Völkerball – A Tribute To Rammstein, Zeltfestival Ruhr Strandkorb Edition Bochum, 10.09.2021

Schon mal probiert für ein Rammstein-Konzert Tickets zu bekommen? Und? Wie ernüchternd war das Ergebnis? Drei Stunden Warteschlange? Privater Laptop, dienstlicher Computer, Handy parallel und dennoch leer ausgegangen? So scheint es in den letzten Jahren sehr, sehr vielen Fans ergangen zu sein. Auch denen, die Rammstein seit fast drei Jahrzehnten verfolgen und schon zig Mal Shows besuchen durften – mittlerweile ist’s echt ein Glücksspiel.

Keine Band aus deutschsprachigen Ländern und auch generell kaum eine Band weltweit darf für ihre Konzerte dermaßen viele Begeisterungsstürme einfahren wie das aus Berlin stammende NDH-Sextett. Selbst die größten Stadien sind noch zu klein. Eigentlich müssten eigene Hallen für diese voluminöse Pyrotechnik erbaut werden. Doch bevor das wirklich irgendwann mal passieren sollte, ist bekanntlich seit anderthalb Jahren eher Spar- statt Stichflamme. Dass Konzerte in geschlossenen oder auch oben geöffneten Arenen stattfinden, ist gefühlt ein halbes Leben her.

Dafür haben aber kleinere bis mittelgroße Acts nun das Zepter in der Hand. Das Konzept der Strandkorb Open Airs war 2020 erfolgreich und ist seit 2021 das Rettungsboot auf hoher See.

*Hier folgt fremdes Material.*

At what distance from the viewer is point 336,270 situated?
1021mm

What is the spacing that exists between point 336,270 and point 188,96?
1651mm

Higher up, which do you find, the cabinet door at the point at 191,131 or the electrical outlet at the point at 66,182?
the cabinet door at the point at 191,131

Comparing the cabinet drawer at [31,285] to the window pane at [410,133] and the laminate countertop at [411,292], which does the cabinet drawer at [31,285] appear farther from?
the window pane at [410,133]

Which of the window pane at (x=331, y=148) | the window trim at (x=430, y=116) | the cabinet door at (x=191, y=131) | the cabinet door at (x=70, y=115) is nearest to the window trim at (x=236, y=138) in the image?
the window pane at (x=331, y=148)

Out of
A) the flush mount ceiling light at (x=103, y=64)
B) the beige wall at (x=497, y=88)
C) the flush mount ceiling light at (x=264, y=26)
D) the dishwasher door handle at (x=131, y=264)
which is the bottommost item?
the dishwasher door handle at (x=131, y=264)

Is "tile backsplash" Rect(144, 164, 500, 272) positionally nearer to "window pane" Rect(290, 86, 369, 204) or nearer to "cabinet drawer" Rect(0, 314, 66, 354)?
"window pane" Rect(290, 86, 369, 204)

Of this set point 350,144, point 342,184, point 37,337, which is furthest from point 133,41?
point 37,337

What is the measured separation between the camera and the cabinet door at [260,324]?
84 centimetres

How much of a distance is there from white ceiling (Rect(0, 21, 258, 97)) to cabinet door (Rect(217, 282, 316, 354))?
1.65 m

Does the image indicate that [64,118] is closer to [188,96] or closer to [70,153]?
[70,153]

Zuschauer*innen haben ihre festen Plätze, dürfen sich immerhin dort maskenfrei ein paar Meter hin- und herbewegen, die Künstler*innen sind zwar etwas weiter weg und auf einer höhergebauten Bühne, doch immerhin ist Live-Musik und Beisammensein. Alles keine Selbstverständlichkeit, wie man gemerkt haben sollte.

Am Kemnader See in Bochum bzw. Witten ist das Zeltfestival Ruhr zum Spätsommer zu einer wahren Institution geworden und zieht Liebhaber*innen von kulinarischen Ausritten, Comedy, Musik und Handwerk gleichermaßen an. Das war zwar schon 2020 nicht möglich, aber immerhin gibt es 2021 mit den erprobten Strandkörben eine stimmige Alternative. So ist die Location zwar dieselbe, auch wenn sie selbstredend komplett anders ausschaut.

Doch zurück zu Rammstein. Kurioserweise reicht es Till Lindemann und seinen Buddies dann doch nicht statt vor 1500 möglichen, in Strandkorb sitzenden Besucher*innen aufzutreten statt wie zuletzt vor 70.000 Leutchen, wie beim größten Deutschland-Gig in Berlin. Dabei weht am 10.09.2021, einem Freitag, doch ein gewaltiger Hauch Rammsteiner Luft durch die Menge.

Völkerball ist eins der bekanntesten und gleichzeitig auch besten Live-Aufnahmen der Kultgruppe. Das 2006 erschienene Album zeigt das ein Jahr zuvor mitgeschnittene Konzert aus Nîmes in Frankreich. Dieser Film scheint bei René Anlauff und seinen Kumpels bleibenden Eindruck hinterlassen zu haben. 2008 gründet er mit fünf weiteren Musikern Völkerball, die größte Rammstein-Tribute-Band. Die zieht seitdem durch nicht ganz so große, aber keinesfalls kleine Hallen der Republik und hält im Strandkorb-Sommer gleich mehrfach vor den bequemen Sitzern. Und nun startet das große Zerfleischen: „Coverband? Tribute? Bitte was? Warum? Wer braucht das? Was soll das? Das ist ja super peinlich!“

Bevor man sich dazu entscheidet, ein Ticket für Völkerball – A Tribute To Rammstein zu kaufen ein Geheimtipp vorab: Das ist eine Coverband. Das sind nicht die Echten. Krass!? Nachdem man diesen Schreck überwunden und den Ruhepuls zurückgeholt hat, darf sich aber zurückgelehnt werden. Zwar leider auf stark feuchten Sitzbänken, da das Wetter am 10.09. nur wenig mitspielt und es vor allen Dingen kurz vor dem Auftritt, der überpünktlich um 19:56 Uhr beginnt, arg schüttet, doch nach einigen Minuten Show, ist es dann vor den Augen und auch in den Beinen wesentlich wärmer.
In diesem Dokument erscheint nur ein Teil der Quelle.